== Задание 1 ==
Что, по словам П.В. Копнина во фрагменте, нужно для преобразования паровоза?

== Фрагмент текста ==
--------------------
Нам представляется, что таким противопоставлением «общественники» просто подменяли свои устремления в решении двух принципиально различных вопросов: вопроса о диалектике взаимодействия субъекта и объекта и вопроса об отношении мышления к бытию, т.е. основного вопроса философии. Эта подмена давала им возможность вести речь о какой-то особой форме объективности эстетического тогда, когда требовалось обосновывать общественную природу эстетического, его связь с человеком и т.д. Но, с другой стороны, она же давала возможность толковать саму эту природу и эту связь совершенно несущественными тогда, когда требовалось выразить принципиальное отношение к пониманию объективности эстетического, точнее, к существу решения основного вопроса философии.
Но как раз со стороны правильного решения такого вопроса нет и не может быть каких-то различных форм объективности: общественного или природного порядка. Очеловеченная природа ничем существенным в своей объективности не отличается от неочеловеченной.
В этом отношении нельзя не согласиться с П.В. Копниным, который отмечал: «Хотя паровоз и создан человеком с помощью практики и на основе определенных идей, но с того момента, как любой паровоз принял объективную форму своего существования, он становится такой же объективной реальностью, существующей независимо от сознания человека, как и любой предмет природы. С помощью сознания его нельзя ни уничтожить, ни переделать, для его преобразования, как и для предмета природы, нужна материальная практическая деятельность. Со стороны решения основного вопроса философии нет различия между предметом, возникшим с помощью человека, и предметом, созданным стихийным действием сил природы. Понятие объективной реальности выработано философией только для одной цели – оно устанавливает абсолютность противопоставления материи и сознания в довольно узких пределах гносеологии. И в этом смысле нет и не может быть двух форм объективной реальности» [28, 101].
Общественническая концепция эстетического не довела свою методологию до логического завершения. И объясняется это не только тем, что так называемая «диалектика субъективного и объективного», к которой так часто апеллировали «общественники», оказалась попросту формальной логикой анализа ряда диалектических понятий, но и тем, что «общественники» в целом стремились остаться принципиальными в решении основного вопроса философии, пусть даже по-своему понятого. Этому сопутствовали, помимо прочего, и сами средства формальной логики, оперирование которыми не допускает смешения граней между объективными и субъективными характеристиками эстетического.
Во-вторых, последовательно проведенный гносеологизм, как правило, приводит к разрушению целостности предмета исследования. «Общественники» же любой ценой стремились сохранить единство структуры «эстетических свойств», ибо признание их таковыми давало им возможность подойти к пониманию объективного существования таких «свойств» и, следовательно, помогало выйти из затруднительного положения в проведении материалистического взгляда.
--------------------
== Исходные записи ==

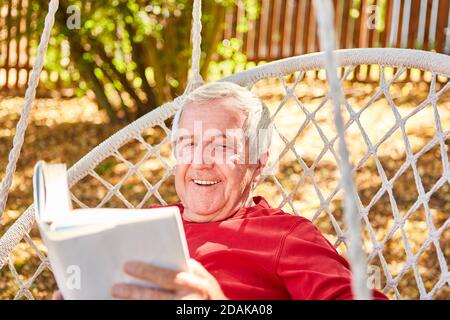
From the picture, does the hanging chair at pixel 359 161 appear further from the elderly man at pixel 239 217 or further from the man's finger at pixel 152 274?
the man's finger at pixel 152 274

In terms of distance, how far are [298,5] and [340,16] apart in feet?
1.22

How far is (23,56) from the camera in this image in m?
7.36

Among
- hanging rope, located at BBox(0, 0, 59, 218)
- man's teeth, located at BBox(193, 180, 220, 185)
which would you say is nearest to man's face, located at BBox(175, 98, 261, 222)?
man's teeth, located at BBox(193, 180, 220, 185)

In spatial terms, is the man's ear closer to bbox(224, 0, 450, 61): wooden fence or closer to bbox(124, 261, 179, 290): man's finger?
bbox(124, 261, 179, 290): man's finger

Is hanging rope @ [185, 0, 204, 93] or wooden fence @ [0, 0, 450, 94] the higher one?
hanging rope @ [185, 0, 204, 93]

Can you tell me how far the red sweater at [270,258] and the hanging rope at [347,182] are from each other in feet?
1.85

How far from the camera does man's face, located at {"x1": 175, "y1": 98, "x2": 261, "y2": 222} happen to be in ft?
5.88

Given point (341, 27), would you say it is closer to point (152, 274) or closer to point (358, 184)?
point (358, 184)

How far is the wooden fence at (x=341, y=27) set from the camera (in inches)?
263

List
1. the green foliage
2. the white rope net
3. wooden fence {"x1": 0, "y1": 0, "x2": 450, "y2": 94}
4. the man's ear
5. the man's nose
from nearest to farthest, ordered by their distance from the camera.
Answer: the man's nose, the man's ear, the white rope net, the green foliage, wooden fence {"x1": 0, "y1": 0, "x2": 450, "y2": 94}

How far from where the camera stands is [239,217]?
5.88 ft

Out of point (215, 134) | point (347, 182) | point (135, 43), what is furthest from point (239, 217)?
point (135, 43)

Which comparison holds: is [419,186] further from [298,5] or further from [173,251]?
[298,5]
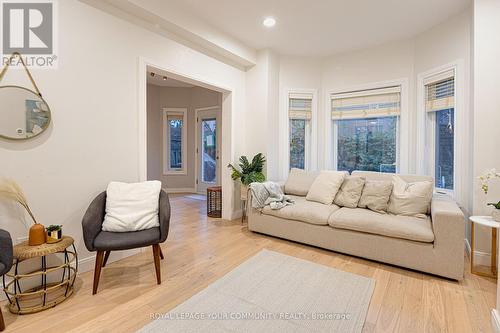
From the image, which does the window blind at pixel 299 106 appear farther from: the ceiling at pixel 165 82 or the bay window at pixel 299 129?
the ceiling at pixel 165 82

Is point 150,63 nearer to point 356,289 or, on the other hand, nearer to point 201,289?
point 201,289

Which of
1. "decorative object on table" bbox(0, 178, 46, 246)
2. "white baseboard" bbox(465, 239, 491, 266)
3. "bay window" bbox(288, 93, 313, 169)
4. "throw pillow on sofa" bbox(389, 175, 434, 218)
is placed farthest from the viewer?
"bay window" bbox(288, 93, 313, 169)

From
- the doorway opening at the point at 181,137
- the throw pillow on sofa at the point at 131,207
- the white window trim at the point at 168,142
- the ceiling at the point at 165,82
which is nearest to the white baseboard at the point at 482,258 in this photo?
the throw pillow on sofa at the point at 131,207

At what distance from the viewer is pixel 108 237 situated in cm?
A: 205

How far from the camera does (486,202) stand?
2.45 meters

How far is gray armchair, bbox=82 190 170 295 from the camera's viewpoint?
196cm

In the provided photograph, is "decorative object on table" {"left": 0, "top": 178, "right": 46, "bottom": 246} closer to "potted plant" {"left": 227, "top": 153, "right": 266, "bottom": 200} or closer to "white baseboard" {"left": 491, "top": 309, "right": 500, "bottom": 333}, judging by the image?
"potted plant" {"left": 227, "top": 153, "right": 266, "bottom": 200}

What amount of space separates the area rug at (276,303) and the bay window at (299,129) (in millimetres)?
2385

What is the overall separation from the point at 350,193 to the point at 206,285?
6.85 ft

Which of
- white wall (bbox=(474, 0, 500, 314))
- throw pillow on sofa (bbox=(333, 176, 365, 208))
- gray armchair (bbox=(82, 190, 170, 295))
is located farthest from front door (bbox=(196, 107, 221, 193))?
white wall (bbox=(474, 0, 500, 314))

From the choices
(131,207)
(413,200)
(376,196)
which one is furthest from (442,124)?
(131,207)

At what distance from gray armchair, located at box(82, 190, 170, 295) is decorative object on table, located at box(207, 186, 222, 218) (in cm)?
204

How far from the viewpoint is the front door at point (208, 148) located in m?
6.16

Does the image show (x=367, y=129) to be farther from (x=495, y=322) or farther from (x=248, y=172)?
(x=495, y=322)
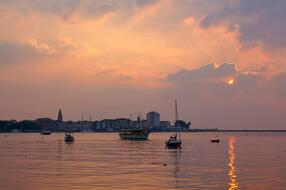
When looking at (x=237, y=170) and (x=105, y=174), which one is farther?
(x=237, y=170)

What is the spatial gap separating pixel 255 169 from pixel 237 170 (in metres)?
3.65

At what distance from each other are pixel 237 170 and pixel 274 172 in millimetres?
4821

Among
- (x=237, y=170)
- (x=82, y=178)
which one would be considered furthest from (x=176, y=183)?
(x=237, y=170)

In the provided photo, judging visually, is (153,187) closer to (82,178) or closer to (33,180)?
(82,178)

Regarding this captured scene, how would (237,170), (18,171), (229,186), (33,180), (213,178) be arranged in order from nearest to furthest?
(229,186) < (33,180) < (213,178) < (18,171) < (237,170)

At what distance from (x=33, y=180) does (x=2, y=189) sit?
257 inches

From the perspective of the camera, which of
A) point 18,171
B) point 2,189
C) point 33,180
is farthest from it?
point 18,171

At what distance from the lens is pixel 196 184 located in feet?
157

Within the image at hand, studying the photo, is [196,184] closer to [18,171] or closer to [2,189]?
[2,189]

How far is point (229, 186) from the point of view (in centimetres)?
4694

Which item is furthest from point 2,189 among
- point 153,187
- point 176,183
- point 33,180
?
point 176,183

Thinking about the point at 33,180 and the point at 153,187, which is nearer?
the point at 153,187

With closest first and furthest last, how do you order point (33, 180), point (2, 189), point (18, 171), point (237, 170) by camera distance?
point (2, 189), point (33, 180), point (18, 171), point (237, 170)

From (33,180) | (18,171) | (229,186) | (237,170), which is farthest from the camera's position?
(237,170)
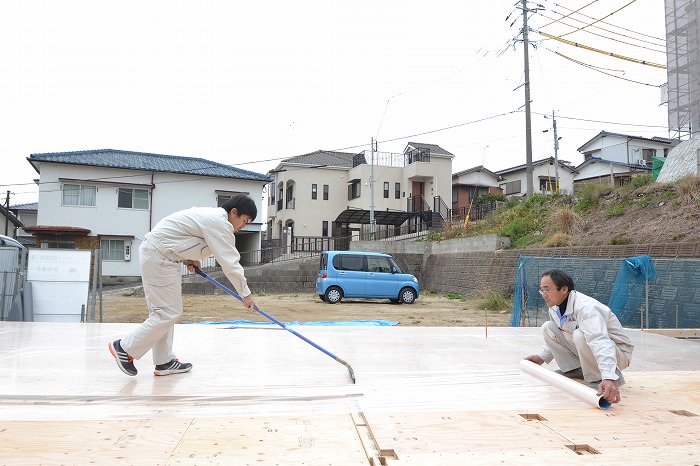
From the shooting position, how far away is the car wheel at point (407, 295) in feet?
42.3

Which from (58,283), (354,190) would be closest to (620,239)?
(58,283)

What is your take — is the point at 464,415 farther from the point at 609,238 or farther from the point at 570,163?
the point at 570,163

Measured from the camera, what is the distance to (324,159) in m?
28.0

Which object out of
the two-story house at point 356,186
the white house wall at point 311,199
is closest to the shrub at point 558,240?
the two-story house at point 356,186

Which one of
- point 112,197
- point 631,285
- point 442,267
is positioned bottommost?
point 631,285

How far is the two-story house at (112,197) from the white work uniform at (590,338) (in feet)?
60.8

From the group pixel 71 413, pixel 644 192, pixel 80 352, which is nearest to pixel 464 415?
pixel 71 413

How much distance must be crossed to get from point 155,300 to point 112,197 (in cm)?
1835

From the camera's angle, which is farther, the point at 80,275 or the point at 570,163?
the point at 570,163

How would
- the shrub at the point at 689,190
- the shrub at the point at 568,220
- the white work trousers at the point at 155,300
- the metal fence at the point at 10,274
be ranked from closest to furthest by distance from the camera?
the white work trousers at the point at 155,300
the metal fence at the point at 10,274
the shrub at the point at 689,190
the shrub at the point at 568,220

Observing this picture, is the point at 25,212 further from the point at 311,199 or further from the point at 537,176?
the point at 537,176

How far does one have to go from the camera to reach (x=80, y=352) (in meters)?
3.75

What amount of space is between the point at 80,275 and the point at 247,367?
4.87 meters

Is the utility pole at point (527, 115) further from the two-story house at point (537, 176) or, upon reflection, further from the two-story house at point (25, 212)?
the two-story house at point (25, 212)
--------------------
== Задание 2 ==
Пожалуйста, внесите в CSV с двумя столбцами, «текст» и «ответ», записи от строки, содержащей «How far does», до конца записей, обе границы включительно. Каждой записи отведите одну строку таблицы, а каждое значение поместите в отдельное поле в кавычках, заменив переносы строк пробелами.

== Ответ к заданию 1 ==
Материальная практическая деятельность.

== Ответ к заданию 2 ==
текст,ответ
"How far does one have to go from the camera to reach (x=80, y=352) (in meters)?","3.75"
"What amount of space is between the point at 80,275 and the point at 247,367?","4.87 meters"
"Is the utility pole at point (527, 115) further from the two-story house at point (537, 176) or, upon reflection, further from the two-story house at point (25, 212)?","the two-story house at point (25, 212)"